Vital Questions to Ask
- Recent Client Churn:
- Don’t be swayed by the number of active customers a company boasts. Instead, ask how many clients have left in the last 12 months and the reasons behind their departure.
- A vague or uncertain response indicates either a lack of attention to customer needs or something worse. This should be received as a serious red flag for an accounting firm.
- If a company in the accounting space is unwilling to acknowledge customer attrition and the reason behind customers leaving, I strongly recommend searching elsewhere.
- References from Departed Clients:
- Request references from customers who have left the company within the last year.
- If the company hesitates or refuses to provide this information, it suggests a lack of transparency and accountability.
- Any organization in the outsourced accounting space should be forthcoming about the top reasons customers are choosing to leave. When asking these questions, I suggest you pay close attention to the firm’s posturing. No business owner should ever be offended by these very fair questions; if their response feels off or they’re offended by you asking the question, I’d suggest leaving that firm off your shortlist.
- Detailed Quotes:
- Ask for detailed quotes, especially if the company charges by the hour.
- Inquire about the checks and balances in place to ensure accurate billing, including time tracking software and monthly reports.
- A reluctance to share this information or provide detailed breakdowns could indicate potential billing discrepancies.
- If they’re quoting you 20 hours per month to provide accounting services, ask them to break out each hour. How did they arrive at the 20 hours? I’d then identfy the per activity charge. For instance, if they’re quoting you 5 hours per month for AP/AR work. Have them tell you how they arrived at that figure. From there – identify the charge per transaction.
- Pricing Adjustments:
- Be wary if the company quickly adjusts its pricing to match a lower offer from a competitor.
- Significant price reductions may indicate inflated profit margins or lower wages for employees, compromising service quality.
- In my experience, if companies are quick to match pricing but it reflects a 25% or more reduction in their published pricing it potentially suggests they’re not running a business to scale like you are, they’re running a lifestyle company (on your dime of course).
- Employee Attrition and Compensation:
- It’s great to have hundreds of employees, but again – that doesn’t necessarily paint a picture of how your company will be serviced.
- Inquire about employee attrition rates and compensation practices.
- Lack of clarity or evasion regarding employee turnover and compensation may indicate either that firm is lacking in the integrity department or they’re a little detached from daily operations. Of course, they’re not obligated to tell you specifics, but it’s absolutely fair to ask about wages in terms of context. “Where does your wages fall relative to others in your space – in the same region of the world?”

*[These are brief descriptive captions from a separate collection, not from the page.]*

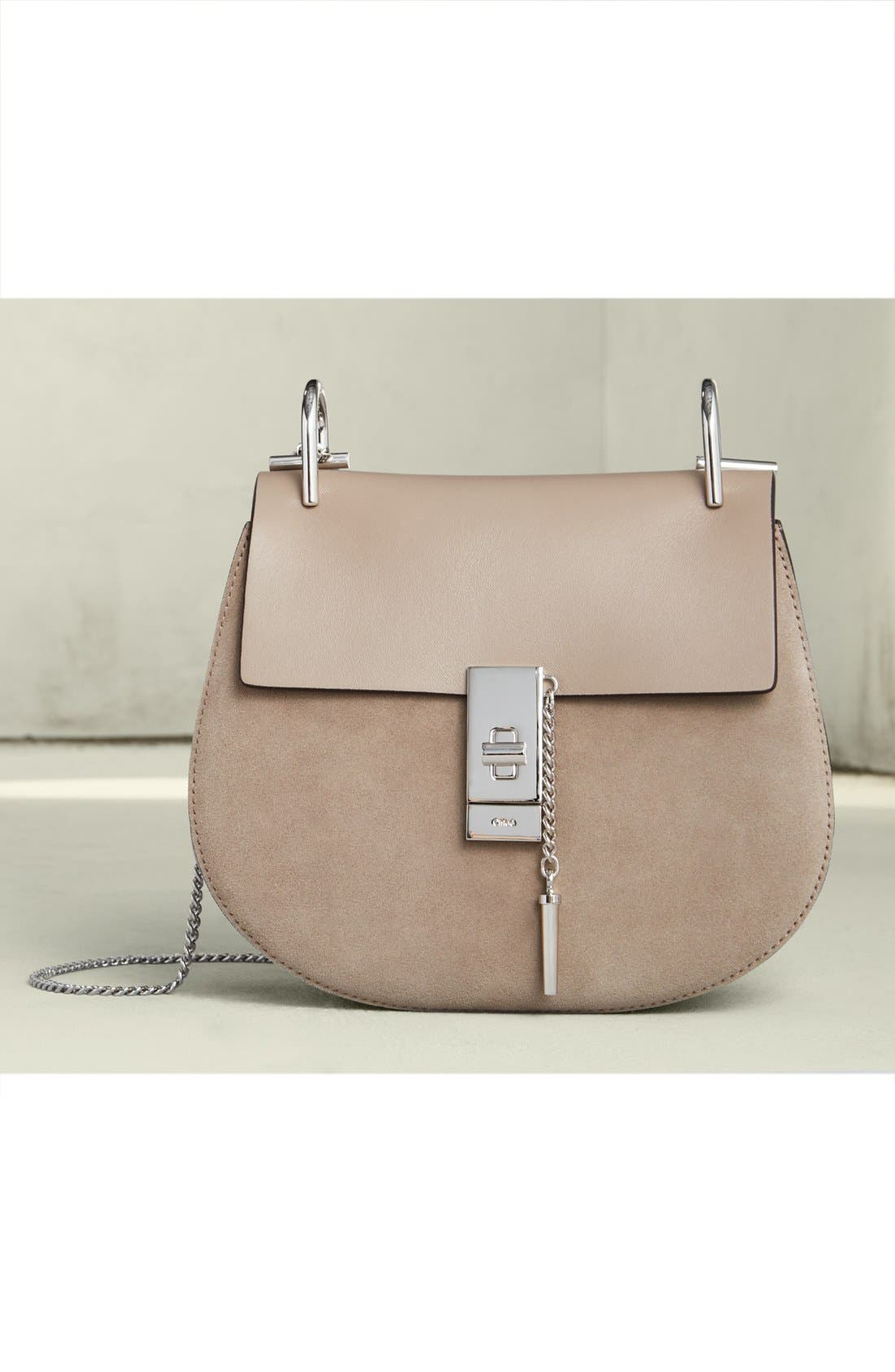 'Mini Drew' Leather Crossbody Bag,                             Alternate thumbnail 3, color,                             626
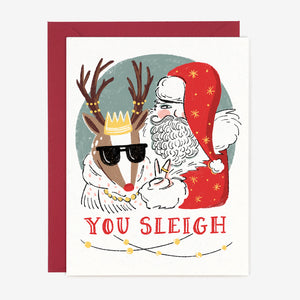 Paper Pony Co. - You Sleigh Christmas Card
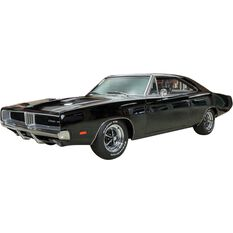 Die Cast 1969 Dodge Charger 1:18 Scale Model, , scaau_hi-res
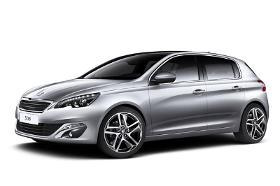 Peugeot 308 Rental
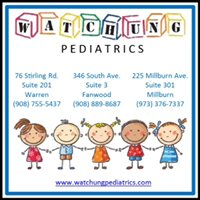 Watchung Pediatrics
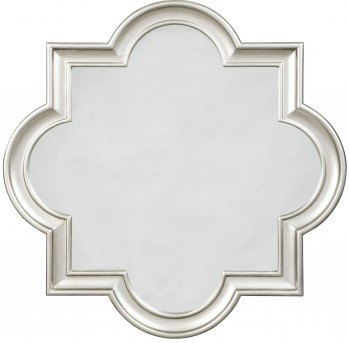 Ashley Desma Gold Accent Mirror Available Online in Dallas Fort Worth Texas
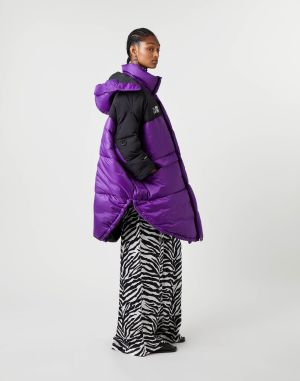 Mm6 By Maison Margiela Coats And Trenches Purple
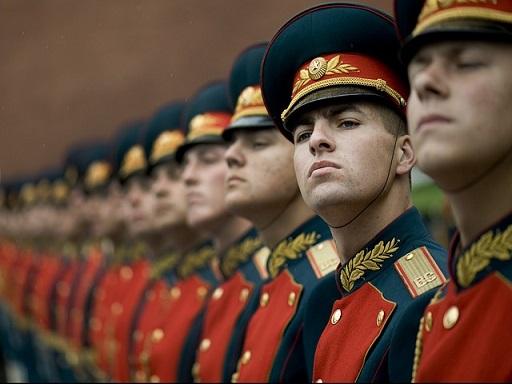 megérezzük az orosz gondokat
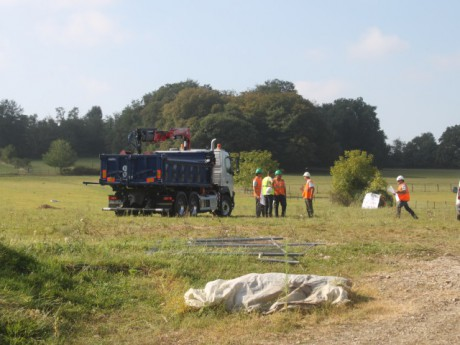 Le chantier débuté sur le terrain de Philippe Layat - LyonMag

- This area of questioning is focused on those outsourced accounting firms that charge a premium, but justify it in part by communicating the higher charge reflects a higher wage to their offshore team members. If this is communicated to you: challenge that assertion. There are many firms who talk the talk but in my experience, they’re not walking the walk.
- Value Proposition:
- Look for tangible benefits such as superior service quality, experienced team members, or enhanced security measures.
- This gets back to the above a bit. If they’re charging a premium, make sure you understand what that premium is about. Ask them what their standard pricing is for different business verticals. If there’s a difference in their pricing based on the vertical, ask them if their cost to serve those clients is cheaper.
- GlassDoor Reviews:
- Great news – the accounting firms tells you they have hundreds of employees. Awesome! Now ask them about their team.
- Read reviews on platforms like GlassDoor to gain insights into employee experiences and company culture.
- Discrepancies between company claims and employee feedback, particularly regarding wages and company committment to the team -> big red flag in my opinion.
Always Vet and Verify
While company longevity and a broad client base can be positive indicators, they don’t necessarily reflect the current state of the company or the quality of its services. Always ask probing questions, request detailed information, and conduct independent verifications when possible. Remember, it’s not just about finding an outsourcing company; it’s about identifying a firm that will treat you as a valued customer, not just a number.
Concluding Advice
Always secure a second quote. This not only provides you with a benchmark but also gives you leverage in negotiations and a clearer perspective on the market. The choice of an outsourcing company should never be rushed. Taking the time to thoroughly vet potential providers can save you from significant headaches and financial loss in the long run. Your business deserves a partner that not only understands your needs but is also genuinely invested in your success.